当前位置：首页 > article >正文

Linux 命令 | 每日一学，文本处理三剑客之grep命令实践

article 2024/11/17 12:53:59

[ 知识是人生的灯塔，只有不断学习，才能照亮前行的道路 ]

0x00 前言简述

上一篇，我们学习了Shell脚本编程中的正则表达式【Linux 运维 | 6.从零开始，Shell编程中正则表达式 RegExp 速成指南】, 不知道各位初学的童鞋是否已经初步掌握了呢，接下来我们学习Linux中的文本处理三剑客之一grep命令，grep 命令是Linux系统中常用的文本搜索工具，它可以根据指定的字符串模式或者正则表达式对文件内容每行进行搜索、匹配等操作。

不管是那一门编程语言，字符串类型都是及其重要的，所以在学习各种编程语言后会发现近40%左右都与字符串有关,特别是在php、java编程，当然在Linux中的shell脚本开发也同样存在, 所以这也是我们必须要学习并掌握 grep 命令的原因。

此 Linux 命令 | 系列 文章将作为《#运维从业必学》专栏辅助学习知识，这是也是每位Linux运维工程师必须掌握的基础知识，作者耗费心力、时间进行总结，希望对大家有所帮助，所以若有帮助还请多多关注作者，并鼓励作者创造更多实践文章吧。

废话不多说，实践为王！

0x01 grep 命令 & egrep 命令

grep（Global search Rgular Expression and Print out the line，全面搜索正则表达式并把行打印出来）是一种强大的文本搜索工具，它能使用基础正则表达式（Base Regular Expression）搜索文本，根据用户指定的模式对目标稳步进行逐行匹配，并把匹配的行打印出来。

egrep（Extended Global search Rgular Expression and Print out the line）是 grep 命令的扩展版本，它支持扩展正则表达式(Extended Regular Expression)语法，等同于 grep -E 命令。

温馨提示：这里作者将 grep 命令与 egrep 命令放在一起进行讲解，由于 egrep 其使用的语法及参数同于 grep 命令所以不分开进行讲解了，若有不同的地方后续作者也会标注出来！

语法参数

用法: grep [选项]... 模式 [文件]...

» **任务提示**
按原文所述，egrep 命令等同于哪条命令？

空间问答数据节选
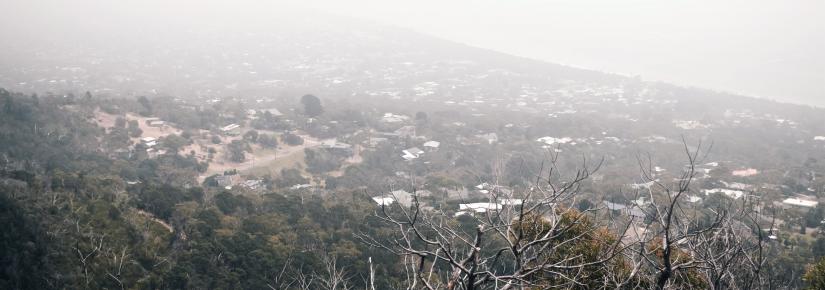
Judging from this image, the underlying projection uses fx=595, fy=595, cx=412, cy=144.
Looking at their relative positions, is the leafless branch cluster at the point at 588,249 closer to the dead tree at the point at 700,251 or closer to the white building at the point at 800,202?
the dead tree at the point at 700,251

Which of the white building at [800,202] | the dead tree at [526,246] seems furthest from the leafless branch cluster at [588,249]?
the white building at [800,202]

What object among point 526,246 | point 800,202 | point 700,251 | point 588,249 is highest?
point 526,246

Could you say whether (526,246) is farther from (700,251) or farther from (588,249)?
(588,249)

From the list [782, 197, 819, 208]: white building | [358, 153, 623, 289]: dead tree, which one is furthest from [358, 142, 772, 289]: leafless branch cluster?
[782, 197, 819, 208]: white building

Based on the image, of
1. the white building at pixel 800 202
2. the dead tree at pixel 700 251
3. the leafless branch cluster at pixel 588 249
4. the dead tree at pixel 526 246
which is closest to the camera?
the dead tree at pixel 526 246

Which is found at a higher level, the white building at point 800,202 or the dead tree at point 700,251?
the dead tree at point 700,251

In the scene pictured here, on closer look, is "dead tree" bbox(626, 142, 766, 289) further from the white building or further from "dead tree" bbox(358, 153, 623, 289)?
the white building

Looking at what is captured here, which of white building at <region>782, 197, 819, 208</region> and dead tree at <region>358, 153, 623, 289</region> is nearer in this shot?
dead tree at <region>358, 153, 623, 289</region>

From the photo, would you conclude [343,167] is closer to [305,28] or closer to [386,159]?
[386,159]

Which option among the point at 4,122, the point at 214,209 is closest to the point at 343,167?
the point at 214,209

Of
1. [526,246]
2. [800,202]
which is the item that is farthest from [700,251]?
[800,202]

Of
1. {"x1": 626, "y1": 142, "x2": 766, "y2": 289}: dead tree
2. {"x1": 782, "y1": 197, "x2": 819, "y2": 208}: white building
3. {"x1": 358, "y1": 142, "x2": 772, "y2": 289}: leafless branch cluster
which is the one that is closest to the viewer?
{"x1": 358, "y1": 142, "x2": 772, "y2": 289}: leafless branch cluster
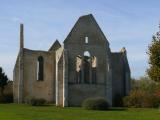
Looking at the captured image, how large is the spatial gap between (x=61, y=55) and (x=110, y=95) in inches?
299

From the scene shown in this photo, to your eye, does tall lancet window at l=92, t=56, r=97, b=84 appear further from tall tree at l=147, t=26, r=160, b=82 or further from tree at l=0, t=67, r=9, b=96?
tall tree at l=147, t=26, r=160, b=82

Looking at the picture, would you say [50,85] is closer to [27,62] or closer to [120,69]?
[27,62]

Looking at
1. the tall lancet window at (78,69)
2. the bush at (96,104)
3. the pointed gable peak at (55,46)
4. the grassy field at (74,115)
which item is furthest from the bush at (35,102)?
the grassy field at (74,115)

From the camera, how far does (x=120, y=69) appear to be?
2506 inches

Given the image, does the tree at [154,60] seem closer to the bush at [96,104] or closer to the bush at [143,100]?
the bush at [96,104]

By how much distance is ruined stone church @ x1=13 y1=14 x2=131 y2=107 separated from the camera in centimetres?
5800

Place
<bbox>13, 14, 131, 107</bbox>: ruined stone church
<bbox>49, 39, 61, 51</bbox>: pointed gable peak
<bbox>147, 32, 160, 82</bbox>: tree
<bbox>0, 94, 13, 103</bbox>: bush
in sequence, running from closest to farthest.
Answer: <bbox>147, 32, 160, 82</bbox>: tree, <bbox>13, 14, 131, 107</bbox>: ruined stone church, <bbox>0, 94, 13, 103</bbox>: bush, <bbox>49, 39, 61, 51</bbox>: pointed gable peak

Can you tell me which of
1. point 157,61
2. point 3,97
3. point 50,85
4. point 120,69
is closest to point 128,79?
point 120,69

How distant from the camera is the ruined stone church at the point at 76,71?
58000 mm

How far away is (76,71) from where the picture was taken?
58531 mm

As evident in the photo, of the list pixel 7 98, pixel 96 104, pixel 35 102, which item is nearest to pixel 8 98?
pixel 7 98

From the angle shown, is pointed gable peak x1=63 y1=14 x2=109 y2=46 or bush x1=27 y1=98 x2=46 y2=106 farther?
pointed gable peak x1=63 y1=14 x2=109 y2=46

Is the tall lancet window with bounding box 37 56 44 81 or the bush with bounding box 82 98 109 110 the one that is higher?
the tall lancet window with bounding box 37 56 44 81

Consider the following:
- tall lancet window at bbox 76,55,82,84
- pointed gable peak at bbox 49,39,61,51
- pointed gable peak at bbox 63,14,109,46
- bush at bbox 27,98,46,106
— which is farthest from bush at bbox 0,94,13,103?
pointed gable peak at bbox 63,14,109,46
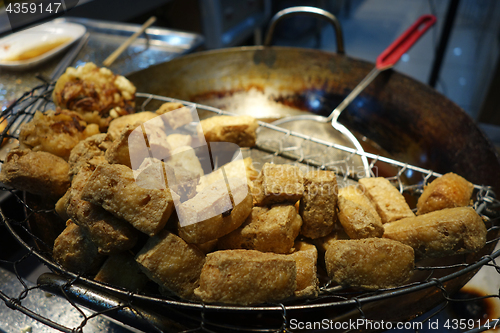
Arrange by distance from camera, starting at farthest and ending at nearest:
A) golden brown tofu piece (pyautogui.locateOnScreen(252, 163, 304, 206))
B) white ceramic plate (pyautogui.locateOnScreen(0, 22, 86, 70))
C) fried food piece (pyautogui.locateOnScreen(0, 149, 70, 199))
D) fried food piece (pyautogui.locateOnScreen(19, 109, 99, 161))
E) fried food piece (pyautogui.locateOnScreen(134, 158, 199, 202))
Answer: white ceramic plate (pyautogui.locateOnScreen(0, 22, 86, 70))
fried food piece (pyautogui.locateOnScreen(19, 109, 99, 161))
fried food piece (pyautogui.locateOnScreen(0, 149, 70, 199))
golden brown tofu piece (pyautogui.locateOnScreen(252, 163, 304, 206))
fried food piece (pyautogui.locateOnScreen(134, 158, 199, 202))

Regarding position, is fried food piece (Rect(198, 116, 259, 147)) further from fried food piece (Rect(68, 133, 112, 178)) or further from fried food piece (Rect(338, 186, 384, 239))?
fried food piece (Rect(338, 186, 384, 239))

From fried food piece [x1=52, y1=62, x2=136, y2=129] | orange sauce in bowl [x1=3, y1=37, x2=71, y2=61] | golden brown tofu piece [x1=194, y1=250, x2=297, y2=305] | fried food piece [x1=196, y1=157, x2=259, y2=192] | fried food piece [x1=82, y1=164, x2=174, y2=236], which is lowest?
golden brown tofu piece [x1=194, y1=250, x2=297, y2=305]

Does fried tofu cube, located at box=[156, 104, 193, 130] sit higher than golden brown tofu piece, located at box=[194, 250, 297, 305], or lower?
Result: higher

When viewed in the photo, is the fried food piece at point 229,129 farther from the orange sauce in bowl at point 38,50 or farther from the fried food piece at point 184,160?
the orange sauce in bowl at point 38,50

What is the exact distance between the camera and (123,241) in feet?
3.47

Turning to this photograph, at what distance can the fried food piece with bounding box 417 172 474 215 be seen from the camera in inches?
51.9

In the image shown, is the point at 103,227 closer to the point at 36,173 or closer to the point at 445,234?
the point at 36,173

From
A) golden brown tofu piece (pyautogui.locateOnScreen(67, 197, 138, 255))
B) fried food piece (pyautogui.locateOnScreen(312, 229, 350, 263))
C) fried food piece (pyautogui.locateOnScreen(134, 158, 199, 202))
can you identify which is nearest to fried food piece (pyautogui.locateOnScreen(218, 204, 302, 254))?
fried food piece (pyautogui.locateOnScreen(312, 229, 350, 263))

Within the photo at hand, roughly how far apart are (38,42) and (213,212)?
310 cm

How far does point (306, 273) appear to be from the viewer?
106 centimetres

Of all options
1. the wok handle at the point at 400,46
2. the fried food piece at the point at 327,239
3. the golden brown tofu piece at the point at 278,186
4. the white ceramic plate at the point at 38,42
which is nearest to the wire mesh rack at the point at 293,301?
the fried food piece at the point at 327,239

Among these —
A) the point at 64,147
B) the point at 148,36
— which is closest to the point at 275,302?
the point at 64,147

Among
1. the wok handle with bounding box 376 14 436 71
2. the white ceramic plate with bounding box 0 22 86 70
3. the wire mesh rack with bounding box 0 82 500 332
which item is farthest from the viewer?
the white ceramic plate with bounding box 0 22 86 70

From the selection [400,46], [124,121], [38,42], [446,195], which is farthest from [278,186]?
[38,42]
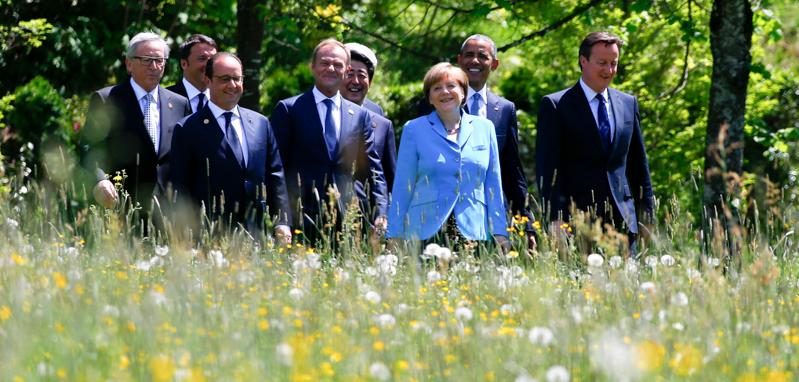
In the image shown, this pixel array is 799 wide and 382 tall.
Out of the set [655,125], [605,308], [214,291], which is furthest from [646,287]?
[655,125]

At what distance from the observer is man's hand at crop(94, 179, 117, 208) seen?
4.74 m

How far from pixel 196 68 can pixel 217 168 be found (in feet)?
4.60

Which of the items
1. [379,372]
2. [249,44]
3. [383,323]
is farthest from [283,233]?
[249,44]

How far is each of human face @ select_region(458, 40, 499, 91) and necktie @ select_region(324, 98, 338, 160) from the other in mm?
1038

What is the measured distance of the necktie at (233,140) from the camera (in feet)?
15.7

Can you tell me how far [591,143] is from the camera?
4.86 metres

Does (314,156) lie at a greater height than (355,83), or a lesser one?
lesser

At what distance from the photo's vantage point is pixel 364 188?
5.11 metres

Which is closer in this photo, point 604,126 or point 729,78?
point 604,126

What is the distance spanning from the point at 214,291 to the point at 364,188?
1.98 meters

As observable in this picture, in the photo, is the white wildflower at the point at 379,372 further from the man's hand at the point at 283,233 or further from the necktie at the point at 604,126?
the necktie at the point at 604,126

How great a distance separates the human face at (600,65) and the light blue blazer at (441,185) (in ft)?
2.94

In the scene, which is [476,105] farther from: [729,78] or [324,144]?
[729,78]

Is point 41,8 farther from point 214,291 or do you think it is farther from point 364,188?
point 214,291
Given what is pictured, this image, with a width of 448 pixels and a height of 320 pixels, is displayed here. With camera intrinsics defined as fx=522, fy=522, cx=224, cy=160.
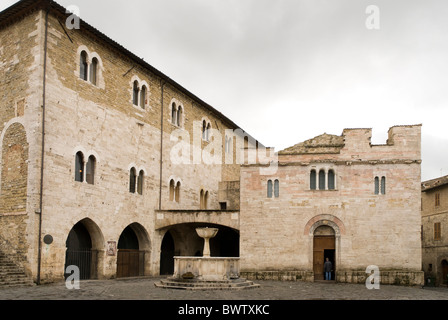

» **正确答案**
grep -E